=== Extract ===

Their work as architects, and observations when working abroad, helped to guide their optimisation of this terraced Victorian house.

A year spent in Japan brought a knack for making the most of small spaces and has influenced the neatly planted garden, with its meticulously placed herbs and strawberries set in raised beds, and wisteria, honeysuckle and jasmine lining the walls.

The garden walls are in terracotta, a reminder of Italy where they spent time working for architect Renzo Piano, and there's a clever smaller wall, standing just in from the rear wall, where all garden paraphernalia, and bins, can be hidden from view.

Despite being open-plan the downstairs area, with its light timber flooring, does divide spaces carefully, with the kitchen set out of view of the living part, despite the spaces being connected.

A small pantry to the rear takes storage pressure off the kitchen and houses cleaning equipment, a tall fridge and washing machine. The kitchen units are in black timber topped by a wipeable black slate worktop.

The dining area is made more generous by the link with the garden which backs onto single storey houses and then the canal, enabling ample light to come in from the south. Because of the way this area is designed, say the owners, you can enjoy the garden even if it's too cold to go out in it.

Upstairs the landing is relatively large, a seemingly indulgent use of space until you realise that it's used as a play area for children who have access to it through double doors into the second bedroom.

=== Data ===
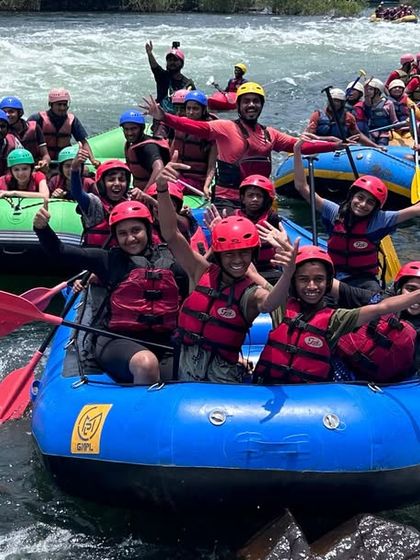 Multiple rafts filled with enthusiastic campers celebrate on the water in Dandeli. This image captures the large scale and high energy of our summer camps.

=== Action item A ===
According to the text about the terraced Victorian house, what is the kitchen worktop made of?
=== Action item B ===
Continue the text about the terraced Victorian house from its last sentence.

=== Exercise result A ===
Wipeable black slate.

=== Exercise result B ===
The third, small bedroom, to the front of the house, also opens onto this area. Double doors into the bathroom at the other end of the landing open out onto this space too, which is brightened by a south-facing roof light.

The bathroom has a black slate floor and the basin and wc are set into a storage cabinet. There is stacks of built-in, unobtrusive storage through the house: this includes wardrobes in the main bedroom set into the alcoves, and shelving around the bed-head.

This room, which is not overlooked, has a large original window overlooking the garden.

The house is in a pleasing situation, with an old granite church to the north and those low-level properties to the south.

This adds to the special interior, whose allure has not been lost on advertisers: along with appearances in a multitude of magazines, this house has featured in a Lifestyle Sports and Bank of Ireland ad - so perhaps this home could be a bit of an earner for its new owners.